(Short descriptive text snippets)

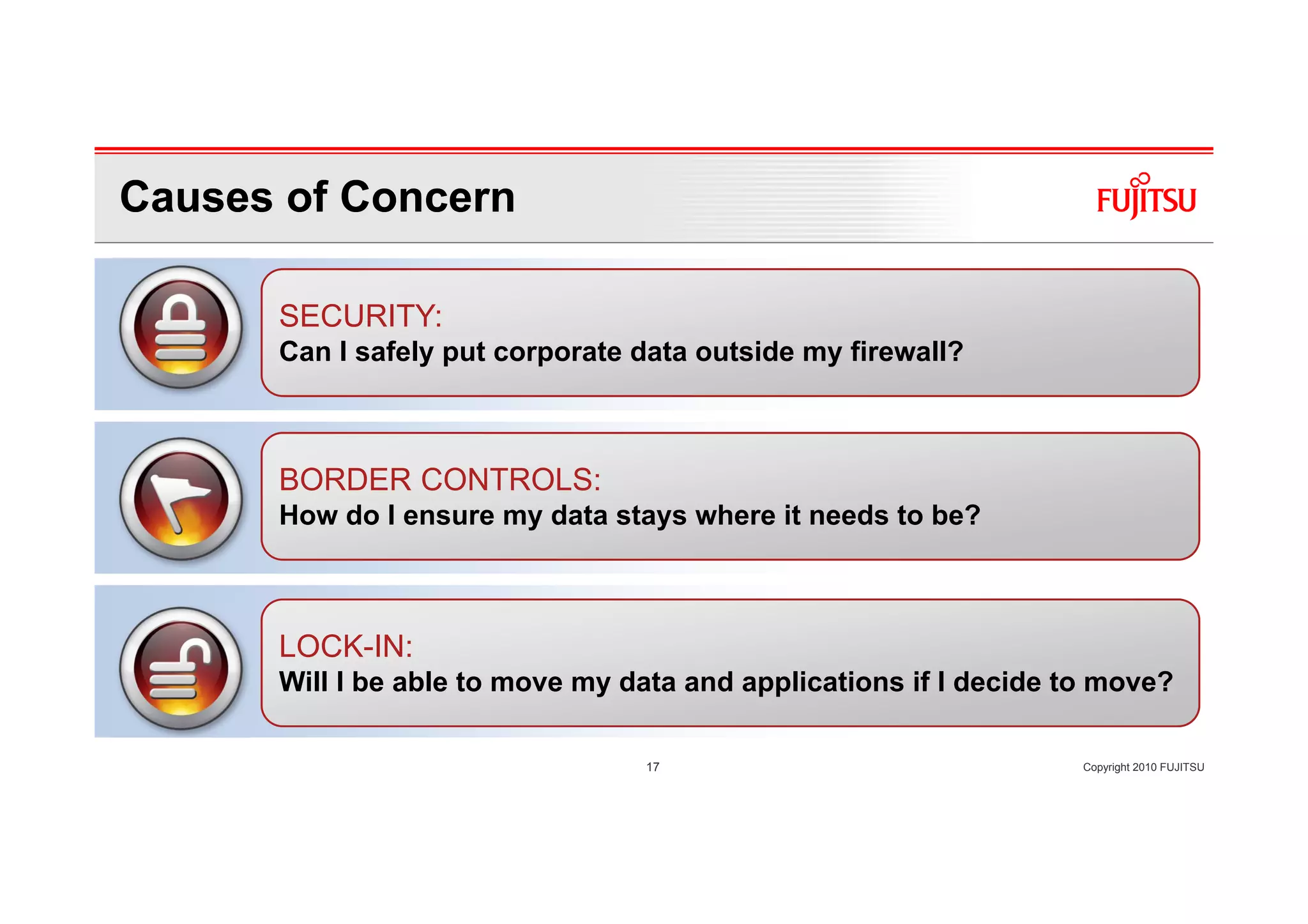 Causes of Concern

      SECURITY:
      Can I safely put corporate data outside my firewall?



      BORDER CONTROLS:
      How do I ensure my data stays where it needs to be?



      LOCK-IN:
      Will I be able to move my data and applications if I decide to move?

                                 17                                Copyright 2010 FUJITSU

* **Exercise brief**:
Return the entries above exactly, skipping any images.

* **Result of the task**:
 Causes of Concern

      SECURITY:
      Can I safely put corporate data outside my firewall?



      BORDER CONTROLS:
      How do I ensure my data stays where it needs to be?



      LOCK-IN:
      Will I be able to move my data and applications if I decide to move?

                                 17                                Copyright 2010 FUJITSU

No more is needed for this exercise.